PASSAGE TO READ →

----

Autopilot shows us the unknown known

Half the Pressure, Twice the Speed is like your neighbours – you think you know them until you realise, you really don’t. Review of an exciting LP of the autumn.


Autopilot – Köge, Balzás Farkas, Zsolt Magda Zsolt and Márton Rátkai (from left to right) at the ‘late’ GMK Club /// Photo by Lajos Somogyi / Bands Through the Lens


‘Meze’ is an interesting serving mode in the Eastern-Mediterranian cultural space which is very practical if one has a bigger dinner with a larger group. You put a million type of food on the table. Meat from lamb to chicken, sauces, dips, vegetables and all kinds of sides from home-made bread to potato. I’ve met with this practice in Cyprus and Greece but it’s also very popular in the Balcan, Turkey and in the arab region, originated in Persia. The main point is that many of us come together, we each try a bit of everything, have a couple of drinks, chat with the others and have an amazing time! Eastern tapas & world peace!


Before anyone would think that I’ve gone crazy, or that I’m trying to start a gastro-blog, don’t worry, it’s not the case. The reason for this exposition is that this is what the new album of Autopilot made me think about. Half the Pressure, Twice the Speed is like the neighbour who you spot in the crowd, saying, ‘I know that guy’ but you don’t know where from. You take a closer look and say ‘Oh yeah, that’s him!’ Then after a while you realise that you don’t actually know them, you are merely familiar with the idea of them.

----

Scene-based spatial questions
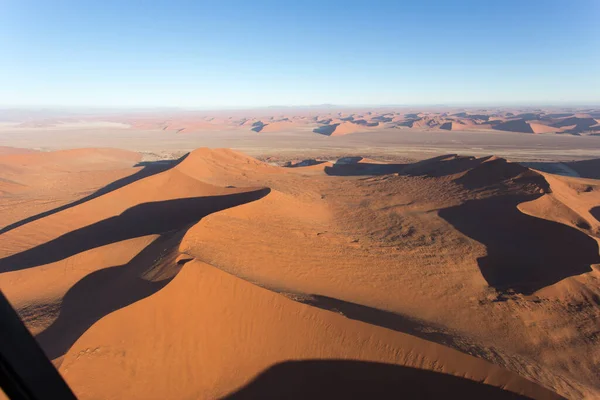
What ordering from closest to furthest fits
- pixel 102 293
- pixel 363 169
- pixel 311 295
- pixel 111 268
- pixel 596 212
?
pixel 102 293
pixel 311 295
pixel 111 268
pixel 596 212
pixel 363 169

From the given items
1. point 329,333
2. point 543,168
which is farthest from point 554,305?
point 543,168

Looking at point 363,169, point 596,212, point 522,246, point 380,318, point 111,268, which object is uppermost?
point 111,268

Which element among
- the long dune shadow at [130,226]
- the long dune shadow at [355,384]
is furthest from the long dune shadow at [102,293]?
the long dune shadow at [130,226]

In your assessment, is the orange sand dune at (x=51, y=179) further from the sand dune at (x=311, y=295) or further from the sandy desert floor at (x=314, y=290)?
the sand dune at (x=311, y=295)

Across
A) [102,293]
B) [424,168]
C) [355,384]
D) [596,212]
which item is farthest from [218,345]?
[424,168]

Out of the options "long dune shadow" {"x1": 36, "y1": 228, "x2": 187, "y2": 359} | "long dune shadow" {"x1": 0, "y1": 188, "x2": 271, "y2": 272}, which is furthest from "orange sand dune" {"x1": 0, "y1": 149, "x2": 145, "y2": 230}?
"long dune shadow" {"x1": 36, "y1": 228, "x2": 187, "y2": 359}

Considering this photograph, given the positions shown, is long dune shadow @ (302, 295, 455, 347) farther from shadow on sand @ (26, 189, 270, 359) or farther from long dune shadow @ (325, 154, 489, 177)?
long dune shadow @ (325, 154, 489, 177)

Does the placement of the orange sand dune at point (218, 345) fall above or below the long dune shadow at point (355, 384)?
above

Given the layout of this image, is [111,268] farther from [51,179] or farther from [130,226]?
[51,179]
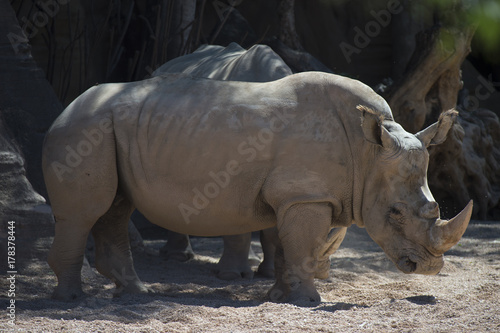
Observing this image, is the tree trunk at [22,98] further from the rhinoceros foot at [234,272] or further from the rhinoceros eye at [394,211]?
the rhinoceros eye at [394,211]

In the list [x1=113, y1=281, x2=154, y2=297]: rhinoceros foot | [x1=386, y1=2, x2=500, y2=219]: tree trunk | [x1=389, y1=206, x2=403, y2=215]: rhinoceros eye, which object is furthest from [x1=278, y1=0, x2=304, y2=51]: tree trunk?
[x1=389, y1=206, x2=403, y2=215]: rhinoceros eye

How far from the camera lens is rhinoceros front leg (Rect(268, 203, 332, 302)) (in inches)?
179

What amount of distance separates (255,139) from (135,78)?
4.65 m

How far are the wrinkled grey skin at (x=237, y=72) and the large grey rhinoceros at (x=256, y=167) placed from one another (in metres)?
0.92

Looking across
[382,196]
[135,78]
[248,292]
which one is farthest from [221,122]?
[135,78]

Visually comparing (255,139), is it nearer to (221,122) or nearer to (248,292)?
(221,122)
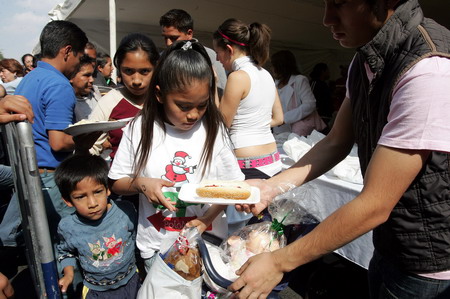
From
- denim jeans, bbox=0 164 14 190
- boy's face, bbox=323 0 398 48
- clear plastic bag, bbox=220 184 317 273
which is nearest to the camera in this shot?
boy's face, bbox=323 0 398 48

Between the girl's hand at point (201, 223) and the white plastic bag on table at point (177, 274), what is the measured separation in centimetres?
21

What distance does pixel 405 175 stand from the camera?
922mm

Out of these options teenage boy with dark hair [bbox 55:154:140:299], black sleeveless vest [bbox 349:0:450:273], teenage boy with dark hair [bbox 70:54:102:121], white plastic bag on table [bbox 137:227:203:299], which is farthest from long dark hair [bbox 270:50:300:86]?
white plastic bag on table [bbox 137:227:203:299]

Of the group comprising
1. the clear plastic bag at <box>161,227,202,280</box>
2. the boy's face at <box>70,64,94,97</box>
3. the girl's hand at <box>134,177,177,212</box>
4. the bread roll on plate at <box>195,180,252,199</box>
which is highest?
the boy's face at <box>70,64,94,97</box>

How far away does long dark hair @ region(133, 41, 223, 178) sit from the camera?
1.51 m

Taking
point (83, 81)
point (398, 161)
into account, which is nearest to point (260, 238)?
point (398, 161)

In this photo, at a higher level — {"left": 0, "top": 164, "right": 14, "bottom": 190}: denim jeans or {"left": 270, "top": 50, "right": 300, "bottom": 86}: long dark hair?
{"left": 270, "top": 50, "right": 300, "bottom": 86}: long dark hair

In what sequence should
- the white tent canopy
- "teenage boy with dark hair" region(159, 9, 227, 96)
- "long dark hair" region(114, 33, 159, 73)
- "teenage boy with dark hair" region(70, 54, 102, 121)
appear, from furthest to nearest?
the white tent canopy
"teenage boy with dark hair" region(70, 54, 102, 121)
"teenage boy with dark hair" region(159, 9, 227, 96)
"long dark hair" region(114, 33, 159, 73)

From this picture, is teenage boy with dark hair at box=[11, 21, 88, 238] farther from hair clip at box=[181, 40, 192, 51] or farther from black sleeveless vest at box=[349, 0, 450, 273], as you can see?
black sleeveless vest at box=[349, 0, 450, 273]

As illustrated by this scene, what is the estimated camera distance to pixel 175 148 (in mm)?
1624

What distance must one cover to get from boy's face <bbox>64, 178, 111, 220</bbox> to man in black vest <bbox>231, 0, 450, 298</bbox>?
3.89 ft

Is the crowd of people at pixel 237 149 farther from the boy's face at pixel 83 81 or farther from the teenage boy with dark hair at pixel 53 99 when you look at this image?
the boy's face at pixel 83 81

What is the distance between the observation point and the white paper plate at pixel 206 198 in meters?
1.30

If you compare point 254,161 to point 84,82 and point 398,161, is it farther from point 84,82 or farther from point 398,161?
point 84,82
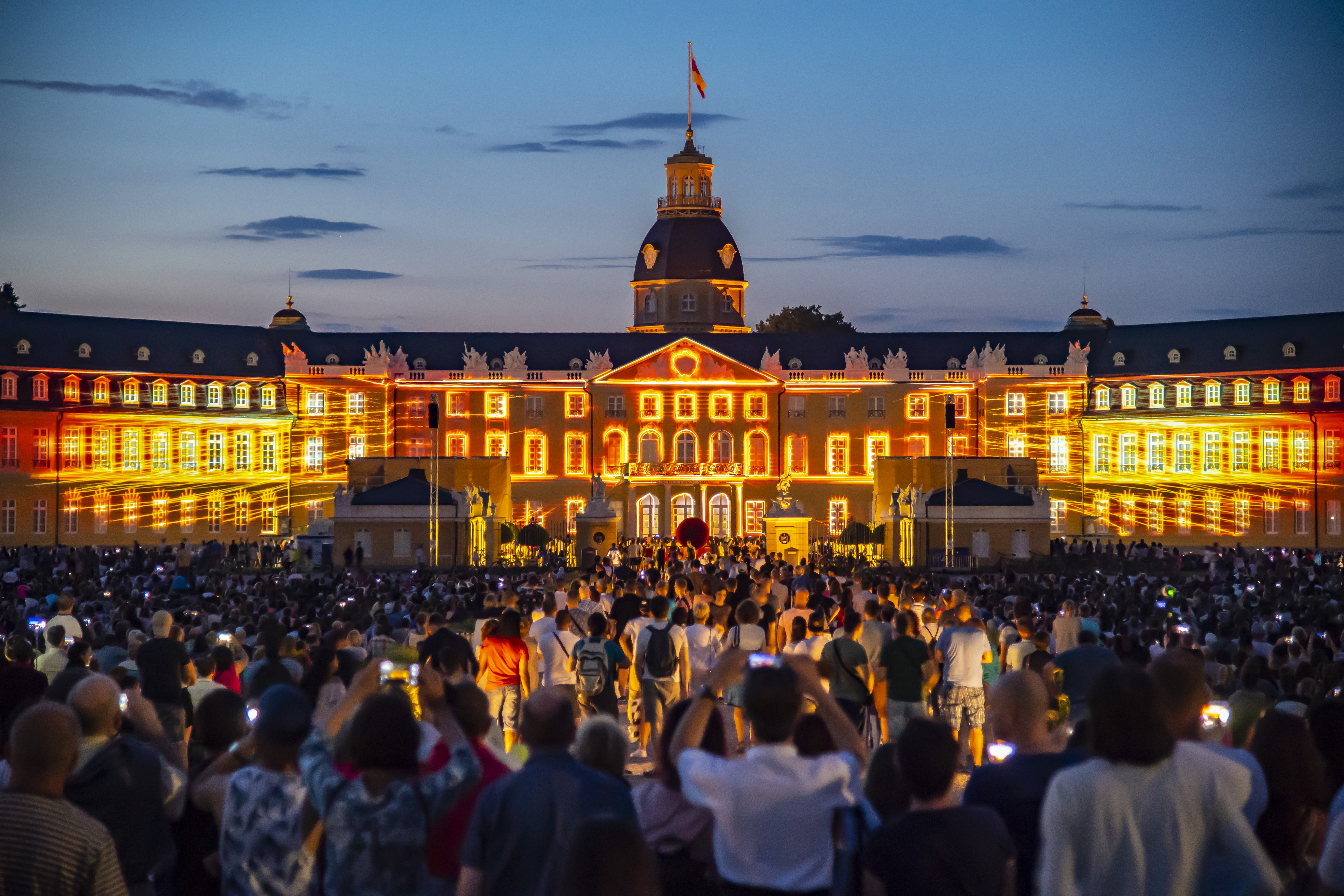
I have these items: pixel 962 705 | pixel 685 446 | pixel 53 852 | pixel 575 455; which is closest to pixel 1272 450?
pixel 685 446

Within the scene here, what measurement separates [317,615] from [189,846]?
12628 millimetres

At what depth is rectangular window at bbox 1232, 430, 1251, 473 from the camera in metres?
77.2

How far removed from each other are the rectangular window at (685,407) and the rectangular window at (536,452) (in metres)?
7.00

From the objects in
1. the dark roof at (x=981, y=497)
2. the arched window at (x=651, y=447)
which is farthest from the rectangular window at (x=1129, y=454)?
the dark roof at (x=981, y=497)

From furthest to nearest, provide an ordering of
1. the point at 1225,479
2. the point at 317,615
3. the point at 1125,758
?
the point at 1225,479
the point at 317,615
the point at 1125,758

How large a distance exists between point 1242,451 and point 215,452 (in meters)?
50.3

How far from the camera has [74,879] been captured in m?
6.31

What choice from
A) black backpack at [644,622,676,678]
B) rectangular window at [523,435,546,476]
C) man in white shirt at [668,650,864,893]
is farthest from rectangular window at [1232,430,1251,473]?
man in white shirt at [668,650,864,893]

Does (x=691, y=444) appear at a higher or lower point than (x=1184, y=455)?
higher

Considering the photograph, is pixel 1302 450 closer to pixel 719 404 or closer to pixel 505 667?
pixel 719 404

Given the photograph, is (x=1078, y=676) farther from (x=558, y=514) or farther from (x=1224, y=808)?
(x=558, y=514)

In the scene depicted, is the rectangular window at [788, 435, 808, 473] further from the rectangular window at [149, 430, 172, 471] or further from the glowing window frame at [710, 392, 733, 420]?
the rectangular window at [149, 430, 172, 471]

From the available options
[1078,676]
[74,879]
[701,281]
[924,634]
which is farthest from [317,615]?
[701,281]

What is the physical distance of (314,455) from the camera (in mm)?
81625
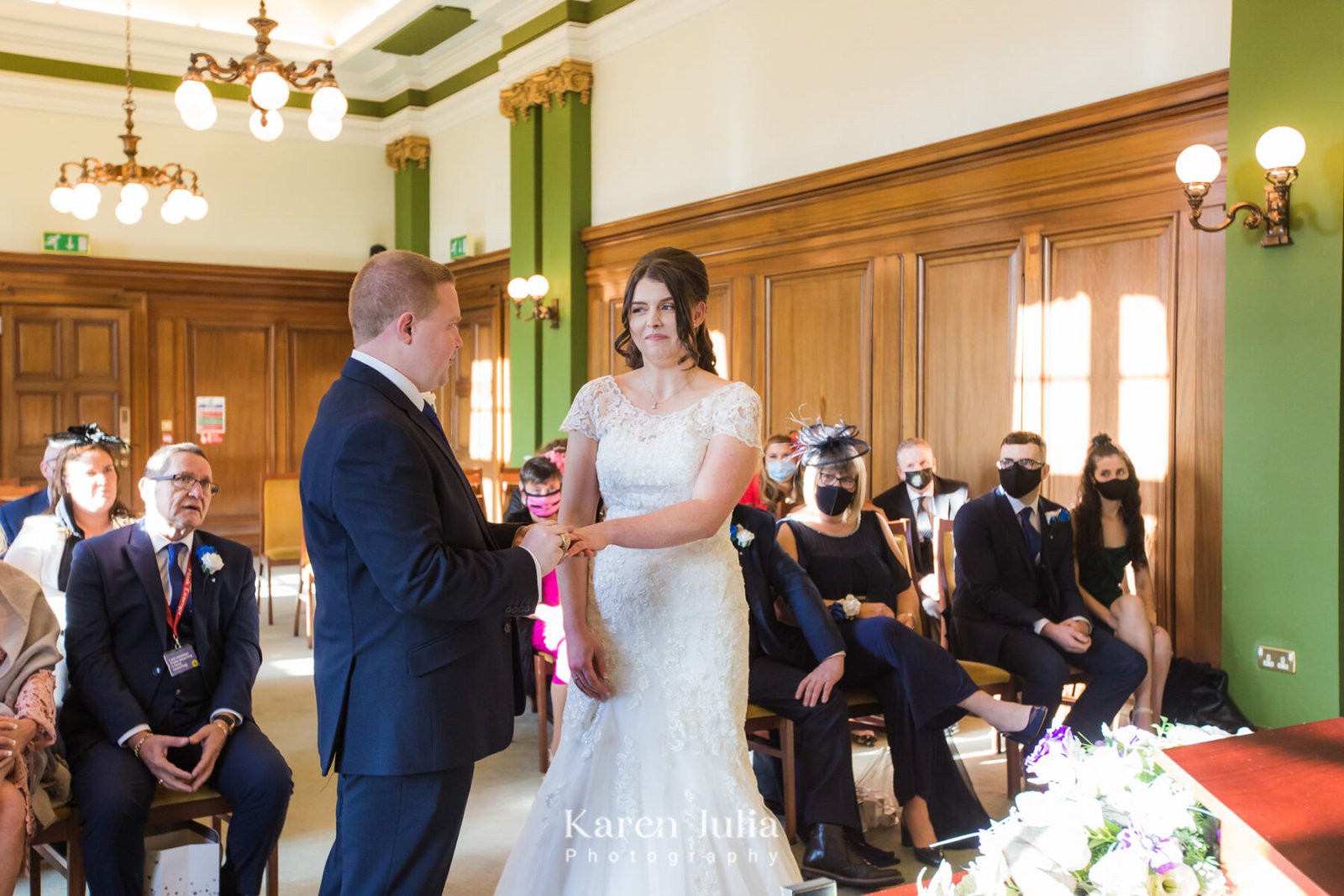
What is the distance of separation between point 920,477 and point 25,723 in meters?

----

STATED EXERCISE A → Transcribe the passage of the Autopilot album review that opens with the words containing "Before anyone would" and closes with "idea of them.".
STATED EXERCISE B → List the band members named in the photo caption of the Autopilot album review.

ANSWER A →
Before anyone would think that I’ve gone crazy, or that I’m trying to start a gastro-blog, don’t worry, it’s not the case. The reason for this exposition is that this is what the new album of Autopilot made me think about. Half the Pressure, Twice the Speed is like the neighbour who you spot in the crowd, saying, ‘I know that guy’ but you don’t know where from. You take a closer look and say ‘Oh yeah, that’s him!’ Then after a while you realise that you don’t actually know them, you are merely familiar with the idea of them.

ANSWER B →
Köge
Balzás Farkas
Zsolt Magda Zsolt
Márton Rátkai